PROBLEM -
Find the line below with "Kravet Basics 37724-106" and the line with "Converse Chuck Taylor". Output exactly those lines and everything between them, leaving out the pictures.

DATA FOR REVIEW -
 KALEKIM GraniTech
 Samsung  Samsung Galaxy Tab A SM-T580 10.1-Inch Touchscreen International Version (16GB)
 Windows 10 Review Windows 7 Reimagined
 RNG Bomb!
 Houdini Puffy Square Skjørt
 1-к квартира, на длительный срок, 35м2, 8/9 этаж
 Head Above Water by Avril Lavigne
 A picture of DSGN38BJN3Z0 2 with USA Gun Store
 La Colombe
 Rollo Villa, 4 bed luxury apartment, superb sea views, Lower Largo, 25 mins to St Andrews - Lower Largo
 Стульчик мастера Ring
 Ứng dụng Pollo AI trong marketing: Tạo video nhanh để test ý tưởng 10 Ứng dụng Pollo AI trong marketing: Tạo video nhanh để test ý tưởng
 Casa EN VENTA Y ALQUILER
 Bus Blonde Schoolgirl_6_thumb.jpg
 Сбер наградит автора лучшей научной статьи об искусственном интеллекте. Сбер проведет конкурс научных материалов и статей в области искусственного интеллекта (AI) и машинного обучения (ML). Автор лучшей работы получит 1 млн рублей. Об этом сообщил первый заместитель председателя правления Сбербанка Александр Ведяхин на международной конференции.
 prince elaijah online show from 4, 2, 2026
---
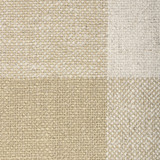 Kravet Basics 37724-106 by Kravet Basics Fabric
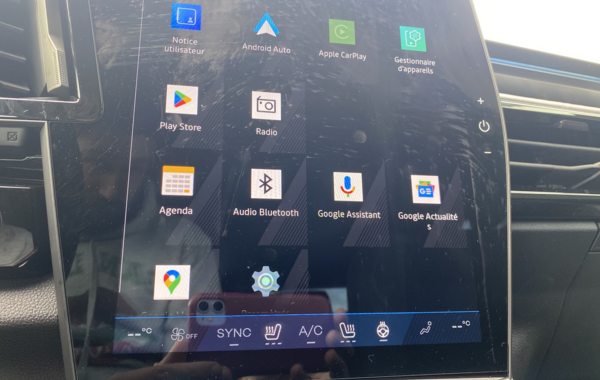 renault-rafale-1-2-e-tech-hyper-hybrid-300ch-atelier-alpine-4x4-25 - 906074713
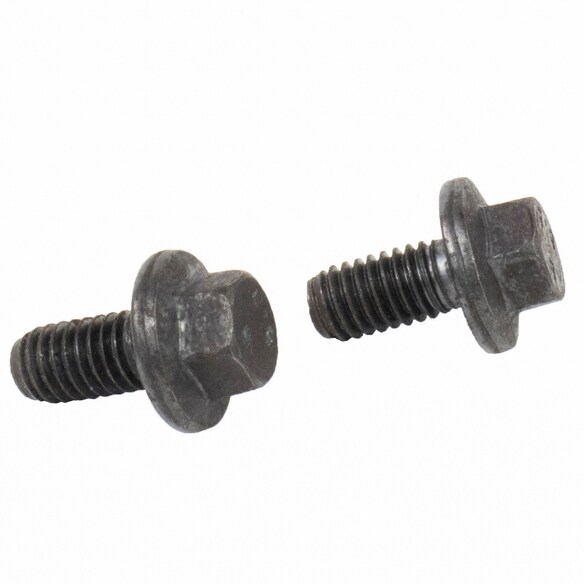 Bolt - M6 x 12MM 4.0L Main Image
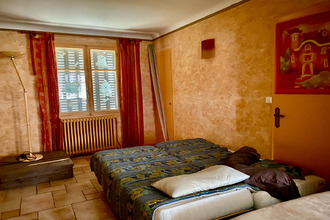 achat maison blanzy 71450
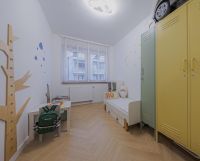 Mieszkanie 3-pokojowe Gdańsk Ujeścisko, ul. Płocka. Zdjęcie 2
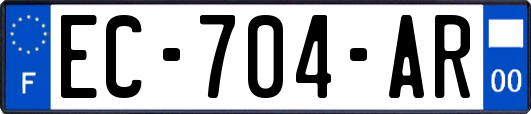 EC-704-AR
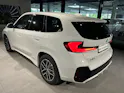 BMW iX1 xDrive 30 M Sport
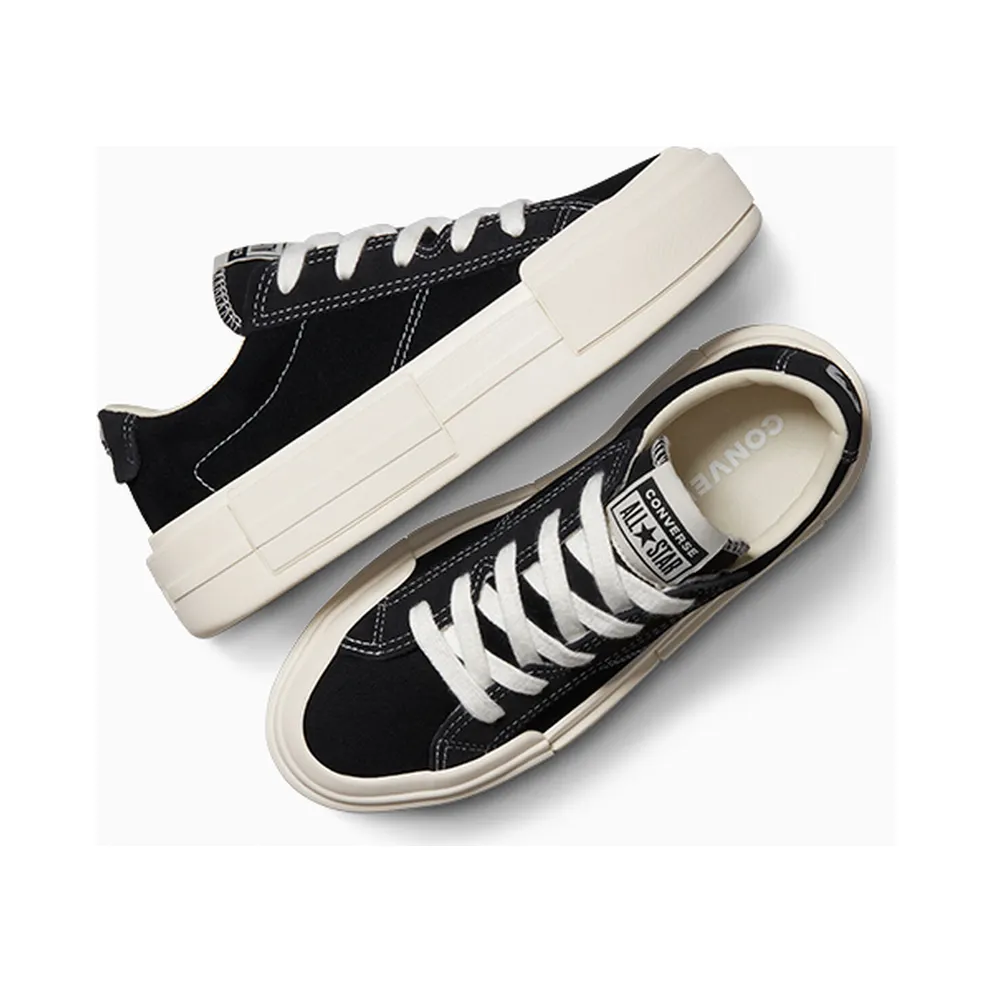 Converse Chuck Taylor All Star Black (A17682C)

PROBLEM SOLUTION -
 Kravet Basics 37724-106 by Kravet Basics Fabric
 renault-rafale-1-2-e-tech-hyper-hybrid-300ch-atelier-alpine-4x4-25 - 906074713
 Bolt - M6 x 12MM 4.0L Main Image
 achat maison blanzy 71450
 Mieszkanie 3-pokojowe Gdańsk Ujeścisko, ul. Płocka. Zdjęcie 2
 EC-704-AR
 BMW iX1 xDrive 30 M Sport
 Converse Chuck Taylor All Star Black (A17682C)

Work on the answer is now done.